Source excerpt:
━━━━━━

There’s no built-in way to render zero-width characters in an editable way. You can get a clue that something is up, because the cursor will disappear when it’s on a zero-width character, but if you’re not moving character-by-character you might not ever see it.

Relevant issues include:

I combined those two test-cases into a single file, which renders in Kakoune like this:

image

Here’s a plugin which highlights all the non-printable-ASCII characters in the buffer, when you run show-ascii-enable:

declare-option -hidden range-specs show_nonascii_ranges
set-face global NonAsciiChar @value

define-command show-nonascii-update \
    -docstring "Update the locations of non-ASCII characters" \
%{
    # Reset the existing highlights
    set-option window show_nonascii_ranges %val{timestamp}

    # We need to get data out of the current buffer,
    # so we'll need to save and restore some registers
    evaluate-commands -save-regs cd| %{

        # We're going to search for non-ASCII characters
        # and switch buffers, so do this in draft mode
        # to avoid messing up the user's state.

━━━━━━

What the task asks: In the plugin code from the Kakoune excerpt, list in order each command name that starts a line, skipping comment lines. These items come from a different source than the text above.

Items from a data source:
━━━━━━

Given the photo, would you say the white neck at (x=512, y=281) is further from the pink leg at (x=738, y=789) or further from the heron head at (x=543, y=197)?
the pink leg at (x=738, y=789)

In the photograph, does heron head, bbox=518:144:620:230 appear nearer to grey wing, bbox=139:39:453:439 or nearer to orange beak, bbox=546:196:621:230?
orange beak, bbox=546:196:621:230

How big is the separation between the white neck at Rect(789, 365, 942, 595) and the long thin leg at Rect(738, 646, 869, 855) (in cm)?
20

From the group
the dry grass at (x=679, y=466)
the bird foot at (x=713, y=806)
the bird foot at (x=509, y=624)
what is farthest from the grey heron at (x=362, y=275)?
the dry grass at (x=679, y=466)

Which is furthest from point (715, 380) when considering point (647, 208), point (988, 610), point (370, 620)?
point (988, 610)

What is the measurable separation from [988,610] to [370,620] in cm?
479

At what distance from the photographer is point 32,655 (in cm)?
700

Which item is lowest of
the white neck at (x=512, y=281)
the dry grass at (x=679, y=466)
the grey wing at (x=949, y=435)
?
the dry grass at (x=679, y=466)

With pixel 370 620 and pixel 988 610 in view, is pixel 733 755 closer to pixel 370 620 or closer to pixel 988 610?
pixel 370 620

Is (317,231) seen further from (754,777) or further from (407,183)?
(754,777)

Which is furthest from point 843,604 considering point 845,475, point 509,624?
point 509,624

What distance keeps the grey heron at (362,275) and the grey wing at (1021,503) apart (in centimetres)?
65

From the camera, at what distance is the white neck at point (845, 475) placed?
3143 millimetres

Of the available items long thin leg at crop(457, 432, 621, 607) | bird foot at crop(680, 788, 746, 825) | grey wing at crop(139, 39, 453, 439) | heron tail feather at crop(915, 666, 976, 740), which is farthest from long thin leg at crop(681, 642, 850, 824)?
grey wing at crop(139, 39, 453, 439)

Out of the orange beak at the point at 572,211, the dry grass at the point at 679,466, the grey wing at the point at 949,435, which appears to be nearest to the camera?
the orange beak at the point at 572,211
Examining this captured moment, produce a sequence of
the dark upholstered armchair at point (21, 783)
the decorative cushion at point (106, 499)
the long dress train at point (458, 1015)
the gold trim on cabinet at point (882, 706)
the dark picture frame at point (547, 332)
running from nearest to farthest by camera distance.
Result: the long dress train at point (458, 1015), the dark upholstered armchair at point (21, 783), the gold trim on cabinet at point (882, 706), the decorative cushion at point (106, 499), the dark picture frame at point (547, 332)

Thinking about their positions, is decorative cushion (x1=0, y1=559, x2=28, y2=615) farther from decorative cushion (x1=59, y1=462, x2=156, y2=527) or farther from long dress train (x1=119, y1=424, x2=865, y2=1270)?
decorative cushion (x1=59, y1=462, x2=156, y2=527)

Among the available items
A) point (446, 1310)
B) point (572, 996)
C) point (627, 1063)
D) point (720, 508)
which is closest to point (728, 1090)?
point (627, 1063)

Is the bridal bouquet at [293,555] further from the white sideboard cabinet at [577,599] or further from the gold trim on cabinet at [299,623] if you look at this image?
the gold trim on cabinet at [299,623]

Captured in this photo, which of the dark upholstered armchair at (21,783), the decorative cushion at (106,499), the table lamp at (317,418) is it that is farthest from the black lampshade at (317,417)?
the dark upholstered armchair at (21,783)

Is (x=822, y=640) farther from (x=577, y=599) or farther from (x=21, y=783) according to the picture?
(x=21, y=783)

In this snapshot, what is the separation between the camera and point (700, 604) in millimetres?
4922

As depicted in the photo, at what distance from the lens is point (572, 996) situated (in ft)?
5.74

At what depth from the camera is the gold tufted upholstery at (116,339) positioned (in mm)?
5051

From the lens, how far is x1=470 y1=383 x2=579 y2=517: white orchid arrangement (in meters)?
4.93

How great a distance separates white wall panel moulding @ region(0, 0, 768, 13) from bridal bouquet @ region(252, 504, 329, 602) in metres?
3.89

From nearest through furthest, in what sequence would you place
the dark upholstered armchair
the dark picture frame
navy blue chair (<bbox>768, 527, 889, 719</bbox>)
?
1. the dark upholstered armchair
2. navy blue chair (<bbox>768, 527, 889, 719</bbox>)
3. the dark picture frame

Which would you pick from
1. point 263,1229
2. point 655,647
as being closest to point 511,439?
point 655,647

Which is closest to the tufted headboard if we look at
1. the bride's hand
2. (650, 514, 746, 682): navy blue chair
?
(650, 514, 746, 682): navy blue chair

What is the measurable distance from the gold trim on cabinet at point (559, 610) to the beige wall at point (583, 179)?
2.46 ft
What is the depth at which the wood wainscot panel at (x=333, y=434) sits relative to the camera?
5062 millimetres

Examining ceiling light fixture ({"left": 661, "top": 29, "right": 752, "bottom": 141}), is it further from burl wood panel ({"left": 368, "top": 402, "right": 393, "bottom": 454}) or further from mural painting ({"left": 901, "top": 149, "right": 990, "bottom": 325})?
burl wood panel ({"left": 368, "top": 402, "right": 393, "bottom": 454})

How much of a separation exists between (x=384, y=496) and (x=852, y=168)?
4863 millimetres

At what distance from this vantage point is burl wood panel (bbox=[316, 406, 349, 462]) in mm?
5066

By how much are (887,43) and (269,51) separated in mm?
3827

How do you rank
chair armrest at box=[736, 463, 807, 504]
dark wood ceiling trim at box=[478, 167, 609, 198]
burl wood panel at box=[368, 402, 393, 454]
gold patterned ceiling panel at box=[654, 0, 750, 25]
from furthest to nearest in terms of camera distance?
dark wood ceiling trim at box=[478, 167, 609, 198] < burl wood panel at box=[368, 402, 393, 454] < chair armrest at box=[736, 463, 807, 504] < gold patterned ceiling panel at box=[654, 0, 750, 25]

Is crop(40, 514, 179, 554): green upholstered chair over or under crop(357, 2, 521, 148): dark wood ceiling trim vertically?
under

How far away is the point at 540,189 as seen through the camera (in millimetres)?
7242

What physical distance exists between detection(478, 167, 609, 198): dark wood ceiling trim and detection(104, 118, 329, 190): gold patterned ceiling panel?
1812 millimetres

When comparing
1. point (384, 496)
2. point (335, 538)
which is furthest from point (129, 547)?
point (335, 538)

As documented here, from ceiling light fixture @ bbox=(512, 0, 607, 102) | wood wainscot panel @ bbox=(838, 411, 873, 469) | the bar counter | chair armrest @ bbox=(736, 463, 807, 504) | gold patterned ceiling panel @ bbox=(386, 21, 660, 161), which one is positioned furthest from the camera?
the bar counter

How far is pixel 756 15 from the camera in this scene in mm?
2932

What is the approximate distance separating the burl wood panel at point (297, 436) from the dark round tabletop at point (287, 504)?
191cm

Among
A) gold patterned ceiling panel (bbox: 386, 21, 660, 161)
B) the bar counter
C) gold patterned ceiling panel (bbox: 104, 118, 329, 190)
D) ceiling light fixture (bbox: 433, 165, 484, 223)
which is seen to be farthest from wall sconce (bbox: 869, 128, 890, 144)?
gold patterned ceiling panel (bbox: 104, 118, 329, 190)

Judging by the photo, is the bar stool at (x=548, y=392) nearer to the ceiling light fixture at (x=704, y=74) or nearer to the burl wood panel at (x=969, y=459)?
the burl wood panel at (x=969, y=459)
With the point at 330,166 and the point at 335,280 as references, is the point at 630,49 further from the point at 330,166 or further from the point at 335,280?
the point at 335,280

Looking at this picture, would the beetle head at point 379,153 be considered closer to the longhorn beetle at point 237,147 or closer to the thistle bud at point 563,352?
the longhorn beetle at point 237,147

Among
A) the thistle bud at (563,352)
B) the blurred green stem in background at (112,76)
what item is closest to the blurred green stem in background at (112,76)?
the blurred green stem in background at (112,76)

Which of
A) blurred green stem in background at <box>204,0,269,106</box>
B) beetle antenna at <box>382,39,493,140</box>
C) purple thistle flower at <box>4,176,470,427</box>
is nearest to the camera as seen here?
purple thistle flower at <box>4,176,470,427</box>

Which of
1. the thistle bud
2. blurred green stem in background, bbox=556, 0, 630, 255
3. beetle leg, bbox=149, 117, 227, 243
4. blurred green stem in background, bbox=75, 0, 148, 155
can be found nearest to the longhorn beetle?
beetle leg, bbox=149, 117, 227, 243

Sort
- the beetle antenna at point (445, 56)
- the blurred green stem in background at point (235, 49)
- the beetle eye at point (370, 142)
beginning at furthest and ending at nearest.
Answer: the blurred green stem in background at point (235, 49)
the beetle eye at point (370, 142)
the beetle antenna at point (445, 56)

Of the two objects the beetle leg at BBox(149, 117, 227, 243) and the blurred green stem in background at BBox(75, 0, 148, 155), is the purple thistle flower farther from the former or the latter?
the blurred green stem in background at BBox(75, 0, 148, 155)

━━━━━━

Output of the exercise: declare-option, set-face, define-command, set-option, evaluate-commands